[Source records Boundary: Start]

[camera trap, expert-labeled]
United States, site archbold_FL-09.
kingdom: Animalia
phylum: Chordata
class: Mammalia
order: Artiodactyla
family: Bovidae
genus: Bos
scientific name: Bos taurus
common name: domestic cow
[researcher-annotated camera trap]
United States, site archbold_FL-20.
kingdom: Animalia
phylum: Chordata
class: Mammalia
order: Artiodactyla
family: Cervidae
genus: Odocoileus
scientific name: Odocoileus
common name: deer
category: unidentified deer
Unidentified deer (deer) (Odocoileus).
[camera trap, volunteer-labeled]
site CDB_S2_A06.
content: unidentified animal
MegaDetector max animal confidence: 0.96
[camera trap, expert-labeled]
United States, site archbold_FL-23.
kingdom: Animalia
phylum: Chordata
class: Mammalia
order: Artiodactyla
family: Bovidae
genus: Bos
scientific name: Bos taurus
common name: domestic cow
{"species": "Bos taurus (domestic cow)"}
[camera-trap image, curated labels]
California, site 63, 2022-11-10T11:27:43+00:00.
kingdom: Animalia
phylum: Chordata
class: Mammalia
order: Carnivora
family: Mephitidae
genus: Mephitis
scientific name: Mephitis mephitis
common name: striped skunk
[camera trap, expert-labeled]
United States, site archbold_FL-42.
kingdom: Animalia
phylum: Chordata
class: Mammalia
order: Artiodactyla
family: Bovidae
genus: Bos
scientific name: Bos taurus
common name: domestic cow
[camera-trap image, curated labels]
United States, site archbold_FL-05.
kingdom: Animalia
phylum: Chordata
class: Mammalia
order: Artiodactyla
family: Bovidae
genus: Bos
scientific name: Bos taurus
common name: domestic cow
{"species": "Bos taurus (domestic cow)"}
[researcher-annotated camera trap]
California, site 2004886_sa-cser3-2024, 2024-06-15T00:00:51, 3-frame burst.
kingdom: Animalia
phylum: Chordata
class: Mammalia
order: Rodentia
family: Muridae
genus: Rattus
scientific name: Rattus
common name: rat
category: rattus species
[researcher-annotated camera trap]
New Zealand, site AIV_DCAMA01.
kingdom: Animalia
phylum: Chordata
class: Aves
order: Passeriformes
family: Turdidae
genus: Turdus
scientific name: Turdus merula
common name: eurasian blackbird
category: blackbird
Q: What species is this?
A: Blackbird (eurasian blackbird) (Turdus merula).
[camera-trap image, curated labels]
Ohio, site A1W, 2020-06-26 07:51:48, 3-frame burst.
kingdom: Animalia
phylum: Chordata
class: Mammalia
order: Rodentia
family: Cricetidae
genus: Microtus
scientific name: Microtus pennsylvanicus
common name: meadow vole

[Source records Boundary: End]

## Problem to work on
Filter the entries and copy out every line with the word "States".

## Solved problem
United States, site archbold_FL-09.
United States, site archbold_FL-20.
United States, site archbold_FL-23.
United States, site archbold_FL-42.
United States, site archbold_FL-05.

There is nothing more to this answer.